Monte di Grazia è una microazienda biologica di Tramonti, sottozona collinare interna della Costa d'Amalfi, nata nel 1993 dalla passione di Alfonso Arpino — medico pediatra di professione, viticoltore per vocazione familiare. Il nome viene dal vigneto omonimo situato in prossimità del Valico di Chiunzi, da cui si traguarda la piana di Sarno da un lato e la costiera dall'altro. Dal 1997 l'azienda è certificata biologica e tale è rimasta senza esibizione, perché qui il biologico non è posizionamento di mercato ma condizione naturale del lavorare 2,5 ettari di terrazzamenti a pergola tramontina su quota 450 metri. I cinque vigneti — Monte di Grazia, Casina, Madonna del Carmine, Vignarella, Casa di Mario — sono frammentati nel territorio di Tramonti, esposti a tutti e quattro i punti cardinali, su suoli di matrice vulcanica con presenza di lapillo, turece (tufo locale degradato) e argilla. Si lavora con varietà autoctone della Costa d'Amalfi che non si trovano altrove al mondo: per i rossi Tintore, Moscio e Piedirosso; per i bianchi Pepella, Biancatenera e Ginestra. Quasi tutte le viti sono a piedefranco (non innestate su portinnesto americano post-fillossera), con età che vanno da venti anni fino a oltre il secolo. La pergola tramontina è di origine etrusco-romana: pali di castagno locale scortecciati a mano, sostegni alti due metri abbondanti, densità bassa (2.000 piante per ettaro) e resa contenuta a 2 kg per pianta. Tutto si fa a mano, vendemmia inclusa. In cantina solo lieviti indigeni, niente correzioni enologiche, maturazioni lunghe in acciaio e per alcune annate in botte grande di castagno locale. La produzione totale è di circa 7.000 bottiglie annue divise tra Bianco, Rosato e Rosso. Distribuzione internazionale (USA, Giappone, Europa) attraverso importatori specializzati in vini naturali. Consulenza enologica di Gerardo Vernazzaro (Cantine Astroni), unico esterno che entra in azienda.
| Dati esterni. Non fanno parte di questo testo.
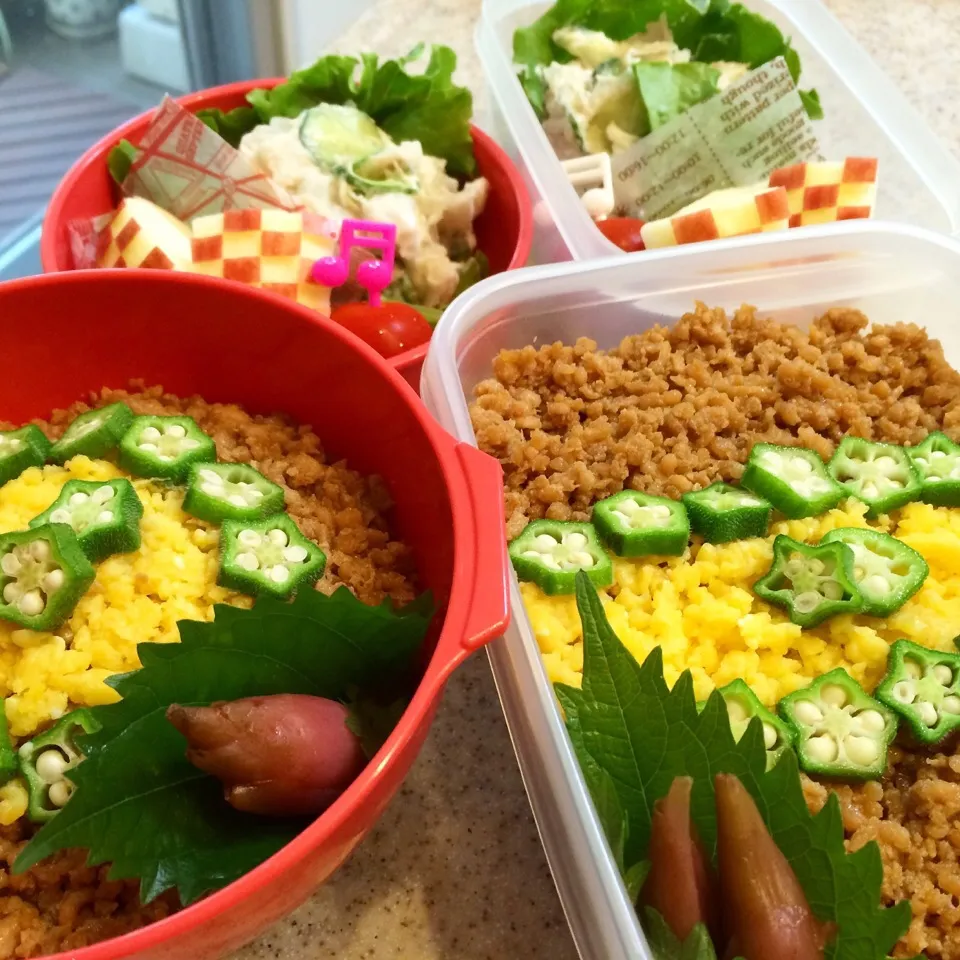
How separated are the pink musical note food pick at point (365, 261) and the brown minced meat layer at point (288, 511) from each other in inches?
10.8

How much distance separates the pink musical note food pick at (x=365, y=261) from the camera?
1247 mm

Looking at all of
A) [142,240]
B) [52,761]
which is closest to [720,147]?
[142,240]

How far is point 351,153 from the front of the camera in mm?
1431

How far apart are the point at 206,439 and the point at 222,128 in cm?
68

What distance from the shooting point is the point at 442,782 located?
94cm

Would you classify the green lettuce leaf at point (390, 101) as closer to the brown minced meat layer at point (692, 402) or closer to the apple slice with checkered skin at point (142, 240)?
the apple slice with checkered skin at point (142, 240)

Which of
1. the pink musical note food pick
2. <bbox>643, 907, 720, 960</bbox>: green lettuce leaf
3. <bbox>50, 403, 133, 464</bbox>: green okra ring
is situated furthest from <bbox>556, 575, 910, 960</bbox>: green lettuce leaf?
the pink musical note food pick

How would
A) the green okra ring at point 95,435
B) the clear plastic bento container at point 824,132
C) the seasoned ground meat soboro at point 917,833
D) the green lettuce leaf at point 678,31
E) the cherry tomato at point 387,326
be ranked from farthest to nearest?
1. the green lettuce leaf at point 678,31
2. the clear plastic bento container at point 824,132
3. the cherry tomato at point 387,326
4. the green okra ring at point 95,435
5. the seasoned ground meat soboro at point 917,833

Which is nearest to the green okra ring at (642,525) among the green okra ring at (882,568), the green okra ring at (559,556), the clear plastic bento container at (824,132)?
the green okra ring at (559,556)

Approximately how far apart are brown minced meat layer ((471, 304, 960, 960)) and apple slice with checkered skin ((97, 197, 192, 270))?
1.60 ft

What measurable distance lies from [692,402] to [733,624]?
0.89ft

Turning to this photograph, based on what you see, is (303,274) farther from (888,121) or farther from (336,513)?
(888,121)

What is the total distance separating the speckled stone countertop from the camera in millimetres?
844

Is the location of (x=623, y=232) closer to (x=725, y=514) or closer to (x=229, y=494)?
(x=725, y=514)
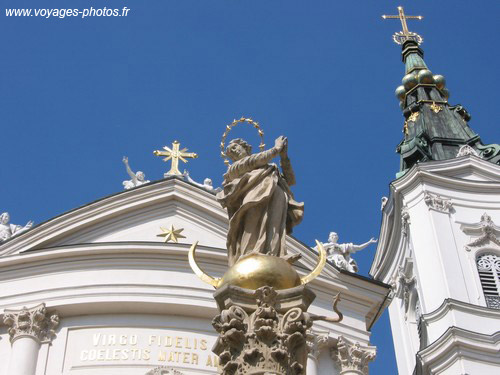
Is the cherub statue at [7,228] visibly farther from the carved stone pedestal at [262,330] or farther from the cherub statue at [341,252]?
the carved stone pedestal at [262,330]

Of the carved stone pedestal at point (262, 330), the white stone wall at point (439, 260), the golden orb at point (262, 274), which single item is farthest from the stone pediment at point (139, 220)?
the carved stone pedestal at point (262, 330)

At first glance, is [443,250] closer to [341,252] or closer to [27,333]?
[341,252]

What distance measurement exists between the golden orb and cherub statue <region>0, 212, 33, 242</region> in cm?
1058

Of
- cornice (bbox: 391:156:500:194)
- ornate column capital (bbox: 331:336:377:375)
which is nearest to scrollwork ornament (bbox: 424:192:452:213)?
cornice (bbox: 391:156:500:194)

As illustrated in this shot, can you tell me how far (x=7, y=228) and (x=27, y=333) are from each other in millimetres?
2847

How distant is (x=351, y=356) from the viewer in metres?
15.3

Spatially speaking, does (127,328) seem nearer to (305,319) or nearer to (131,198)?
(131,198)

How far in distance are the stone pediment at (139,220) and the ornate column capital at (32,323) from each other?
1490 mm

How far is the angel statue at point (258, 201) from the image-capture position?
7.30 meters

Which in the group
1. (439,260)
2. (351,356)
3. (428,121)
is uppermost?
(428,121)

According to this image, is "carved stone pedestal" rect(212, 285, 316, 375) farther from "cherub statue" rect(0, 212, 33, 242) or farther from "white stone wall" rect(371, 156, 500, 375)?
"white stone wall" rect(371, 156, 500, 375)

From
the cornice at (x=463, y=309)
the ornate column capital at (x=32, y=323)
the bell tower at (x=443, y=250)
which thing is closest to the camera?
the ornate column capital at (x=32, y=323)

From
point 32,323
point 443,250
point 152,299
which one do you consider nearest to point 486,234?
point 443,250

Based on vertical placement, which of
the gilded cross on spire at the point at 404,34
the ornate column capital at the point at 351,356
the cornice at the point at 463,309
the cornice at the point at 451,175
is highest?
the gilded cross on spire at the point at 404,34
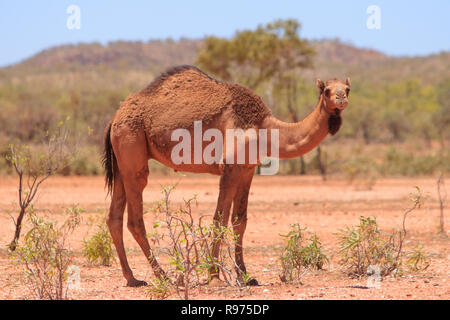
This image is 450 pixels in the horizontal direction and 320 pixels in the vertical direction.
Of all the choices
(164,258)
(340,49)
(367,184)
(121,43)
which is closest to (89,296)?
(164,258)

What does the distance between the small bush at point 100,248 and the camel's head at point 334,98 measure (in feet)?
12.7

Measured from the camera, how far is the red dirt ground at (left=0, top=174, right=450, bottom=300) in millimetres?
7160

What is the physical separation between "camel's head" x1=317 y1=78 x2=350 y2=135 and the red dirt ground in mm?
1625

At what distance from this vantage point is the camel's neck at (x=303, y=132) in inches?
291

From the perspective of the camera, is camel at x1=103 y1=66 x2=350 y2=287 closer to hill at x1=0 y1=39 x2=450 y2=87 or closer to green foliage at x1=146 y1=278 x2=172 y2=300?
green foliage at x1=146 y1=278 x2=172 y2=300

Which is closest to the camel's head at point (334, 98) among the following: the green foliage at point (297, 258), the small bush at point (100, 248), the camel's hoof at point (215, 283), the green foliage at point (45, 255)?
the green foliage at point (297, 258)

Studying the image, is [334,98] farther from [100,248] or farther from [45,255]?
[100,248]

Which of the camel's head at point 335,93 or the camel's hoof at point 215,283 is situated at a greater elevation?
the camel's head at point 335,93

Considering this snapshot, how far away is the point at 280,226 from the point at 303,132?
5.93 m

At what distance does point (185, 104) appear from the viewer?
26.5 feet

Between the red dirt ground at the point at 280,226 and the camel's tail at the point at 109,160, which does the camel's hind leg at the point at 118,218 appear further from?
the red dirt ground at the point at 280,226

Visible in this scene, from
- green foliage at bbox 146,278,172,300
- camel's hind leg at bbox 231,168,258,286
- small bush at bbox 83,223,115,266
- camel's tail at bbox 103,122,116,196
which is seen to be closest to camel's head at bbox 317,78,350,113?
camel's hind leg at bbox 231,168,258,286

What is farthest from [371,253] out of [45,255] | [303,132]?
[45,255]

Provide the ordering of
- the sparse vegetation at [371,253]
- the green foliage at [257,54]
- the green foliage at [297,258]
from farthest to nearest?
the green foliage at [257,54]
the sparse vegetation at [371,253]
the green foliage at [297,258]
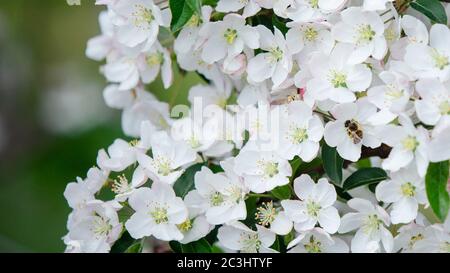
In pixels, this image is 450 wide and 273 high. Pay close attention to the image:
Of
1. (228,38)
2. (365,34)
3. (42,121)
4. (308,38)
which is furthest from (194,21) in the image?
(42,121)

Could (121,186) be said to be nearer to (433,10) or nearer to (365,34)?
(365,34)

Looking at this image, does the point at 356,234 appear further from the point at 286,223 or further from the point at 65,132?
the point at 65,132

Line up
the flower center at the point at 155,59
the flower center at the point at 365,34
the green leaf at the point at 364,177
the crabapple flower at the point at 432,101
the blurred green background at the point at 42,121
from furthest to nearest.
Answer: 1. the blurred green background at the point at 42,121
2. the flower center at the point at 155,59
3. the green leaf at the point at 364,177
4. the flower center at the point at 365,34
5. the crabapple flower at the point at 432,101

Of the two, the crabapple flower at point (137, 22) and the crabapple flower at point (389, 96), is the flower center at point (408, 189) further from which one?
the crabapple flower at point (137, 22)

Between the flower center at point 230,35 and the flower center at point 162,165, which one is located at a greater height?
the flower center at point 230,35

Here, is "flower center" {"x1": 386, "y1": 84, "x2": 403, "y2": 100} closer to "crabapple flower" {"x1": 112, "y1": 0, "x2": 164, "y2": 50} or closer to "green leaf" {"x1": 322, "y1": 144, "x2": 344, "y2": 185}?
"green leaf" {"x1": 322, "y1": 144, "x2": 344, "y2": 185}

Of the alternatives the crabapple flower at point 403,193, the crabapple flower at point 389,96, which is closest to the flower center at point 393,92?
the crabapple flower at point 389,96
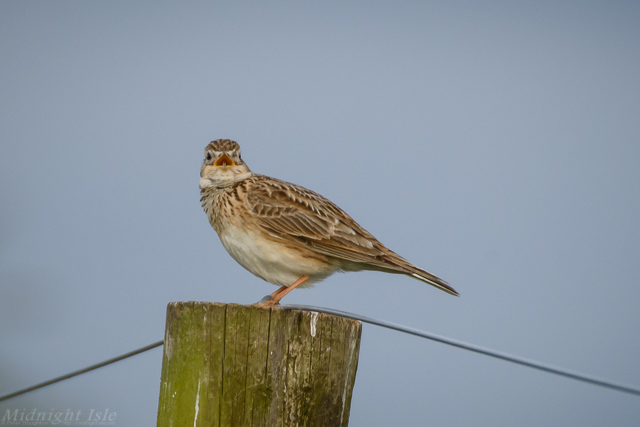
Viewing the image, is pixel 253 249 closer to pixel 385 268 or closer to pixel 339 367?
pixel 385 268

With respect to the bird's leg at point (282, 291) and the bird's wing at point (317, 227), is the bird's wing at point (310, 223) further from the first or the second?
the bird's leg at point (282, 291)

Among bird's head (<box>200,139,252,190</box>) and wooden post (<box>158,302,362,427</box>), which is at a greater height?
bird's head (<box>200,139,252,190</box>)

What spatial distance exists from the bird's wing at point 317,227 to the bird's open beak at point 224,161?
0.30 metres

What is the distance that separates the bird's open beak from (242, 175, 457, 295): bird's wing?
0.30 m

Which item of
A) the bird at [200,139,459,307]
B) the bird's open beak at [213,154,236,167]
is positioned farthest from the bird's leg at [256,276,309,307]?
the bird's open beak at [213,154,236,167]

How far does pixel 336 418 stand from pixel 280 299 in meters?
2.62

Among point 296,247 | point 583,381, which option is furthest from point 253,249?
point 583,381

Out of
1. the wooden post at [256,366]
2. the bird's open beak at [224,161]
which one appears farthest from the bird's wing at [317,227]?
the wooden post at [256,366]

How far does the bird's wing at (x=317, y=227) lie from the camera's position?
23.4 feet

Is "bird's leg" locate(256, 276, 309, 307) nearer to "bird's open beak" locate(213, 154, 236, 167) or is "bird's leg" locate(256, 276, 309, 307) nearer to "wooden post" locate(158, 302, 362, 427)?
"bird's open beak" locate(213, 154, 236, 167)

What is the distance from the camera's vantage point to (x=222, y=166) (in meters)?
7.94

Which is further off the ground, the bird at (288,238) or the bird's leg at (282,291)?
the bird at (288,238)

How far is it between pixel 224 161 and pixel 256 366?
3924 mm

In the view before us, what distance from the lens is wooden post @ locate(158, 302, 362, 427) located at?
173 inches
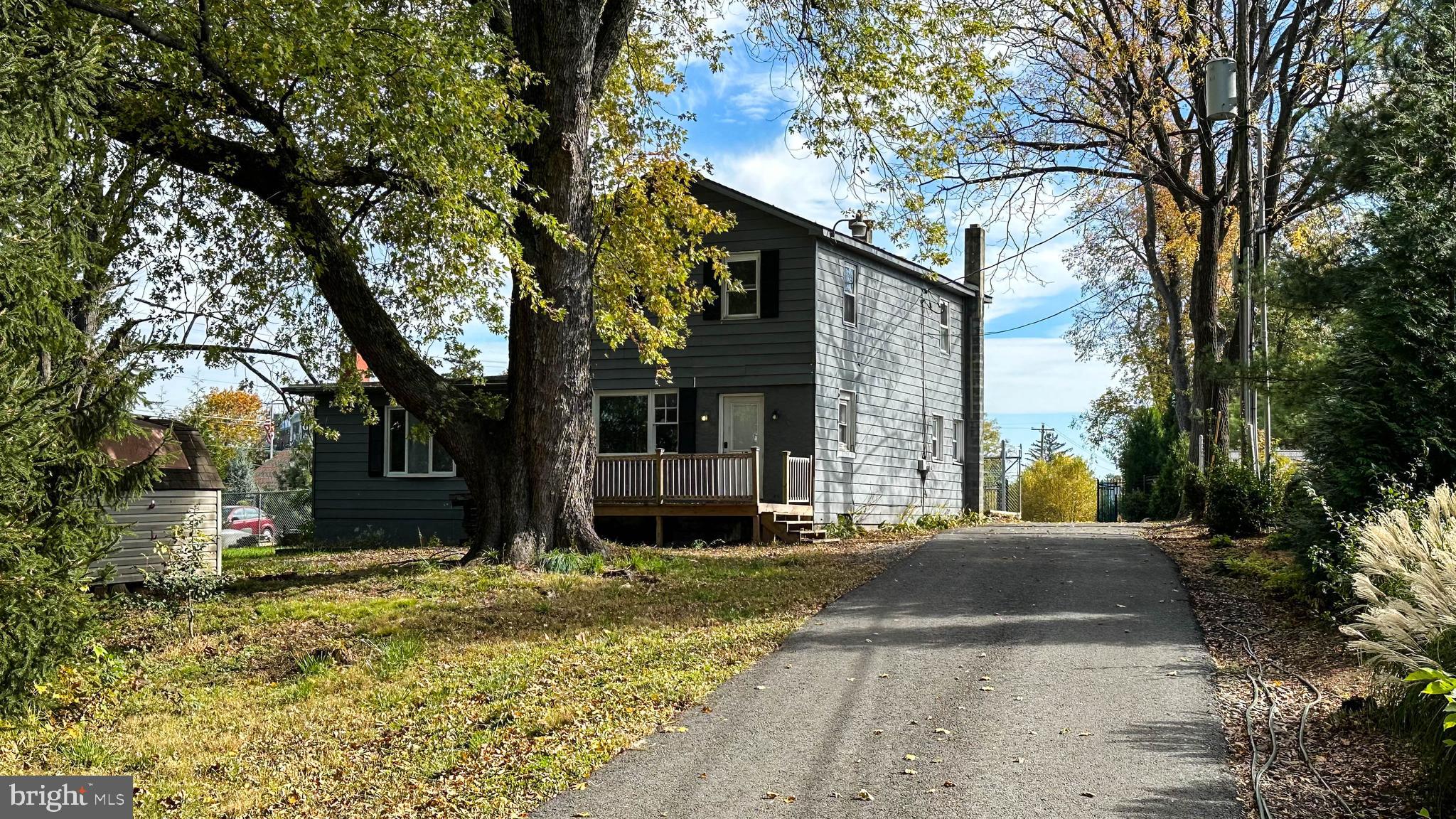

Il Tintore è il vitigno simbolo della Costa d'Amalfi e in particolare di Tramonti: bacca nera tra le più coloranti d'Italia (da cui il nome dialettale), maturazione molto tardiva — vendemmia tra fine ottobre e i primi di novembre — tannini fitti, acidità sostenuta dall'altitudine collinare. Vinificato in purezza dà vini quasi neri, terrosi, di forte impronta territoriale. Le viti di Monte di Grazia sono in larga parte a piedefranco, non innestate su portinnesto americano post-fillossera, con età da 20 a oltre 100 anni — eccezione europea condivisa con poche enclavi (Pantelleria, vesuviane). Il Piedirosso, qui al 10%, è il "Per'e palummo" napoletano: porta levità aromatica, profumi floreali e tannini più morbidi che smussano la struttura del Tintore.